Cette maladie héréditaire invalidante est due à une anomalie génétique située sur le chromosome 19. Il s'agit, plus précisément, de la répétition en quantité élevée d'une petite séquence d'ADN (triplet de nucléotides CTG) au niveau du gène DMPK (pour dystrophia myotonica protein kinase). Chez un individu sain, cette séquence est présente mais répétée 5 à 37 fois, contre plusieurs milliers chez les patients atteints de DM1. Cette altération perturbe l'activité de protéines qui contrôlent le fonctionnement musculaire, cardiaque, nerveux, hormonal… La maladie apparaît, touchant différents organes de façon plus ou moins importante.

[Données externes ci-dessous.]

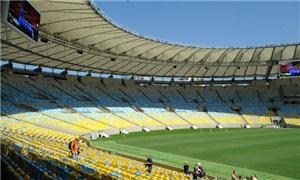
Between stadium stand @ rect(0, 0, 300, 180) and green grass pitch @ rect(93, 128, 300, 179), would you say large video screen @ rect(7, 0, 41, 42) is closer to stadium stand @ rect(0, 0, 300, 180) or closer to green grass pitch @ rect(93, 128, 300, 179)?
stadium stand @ rect(0, 0, 300, 180)

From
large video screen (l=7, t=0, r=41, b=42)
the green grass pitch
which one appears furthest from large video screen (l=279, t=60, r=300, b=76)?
large video screen (l=7, t=0, r=41, b=42)

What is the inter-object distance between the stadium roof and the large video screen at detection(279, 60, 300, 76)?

Des gènes « séquestrés » par les ARN mutants
Pour conduire à la production d'une protéine, un gène (localisé dans le noyau de la cellule) est d'abord transcrit en une molécule d'ARN. Pour devenir un ARN messager (ARNm), il va subir une maturation (évolution de l'organisme vers son état adulte), passant notamment par un épissage, ce qui signifie, schématiquement, que la molécule est coupée en morceaux dont certains sont éliminés et d'autres joints. Après l'épissage, l'ARNm mature sera finalement traduit en protéine, à l'extérieur du noyau cellulaire. Il assurera ensuite son rôle de « messager », à savoir copier et diffuser l'information génétique. Dans la maladie de Steinert, les protéines MBNL1 qui se lient normalement à certains ARN pour réguler leur épissage sont « séquestrées » par les ARN porteurs de la mutation. Il leur est alors impossible d'exercer leur fonction, ce qui entraîne la production de protéines non, ou moins, fonctionnelles. C'est donc cette altération de l'épissage qui perturbe le développement et la fonction musculaire.
Des protéines qui leurrent les ARN mutants
L'équipe dirigée par Denis Furling, directeur de recherche CNRS, a planché sur une stratégie thérapeutique visant à restaurer l'activité initiale de MBNL1 dans les cellules musculaires squelettiques exprimant la mutation responsable de la maladie de Steinert. « Pour cela, les scientifiques ont conçu par ingénierie des protéines modifiées présentant, comme la MBNL1, des caractéristiques de liaison aux ARN porteurs de la mutation et agissant par conséquent comme un leurre pour ces ARN », explique l'Inserm. Résultat : ces « leurres » étaient capturés par les ARN mutés à la place des protéines MBNL1 qui, une fois libérées, pouvaient assurer correctement leur fonction. Cerise sur le gâteau, l'ARN muté lié aux protéines leurres s'avérait moins stable et pouvait être plus facilement éliminé par la cellule. Après cette expérience in vitro sur des cellules musculaires de patients atteints de DM1, les chercheurs ont transposé cette technique chez un modèle animal afin de valider cette approche in vivo. Défi relevé ! « Une seule injection a permis de corriger efficacement, sur une longue durée et avec peu d'effets secondaires, les atteintes musculaires associées à la maladie », se félicitent-ils.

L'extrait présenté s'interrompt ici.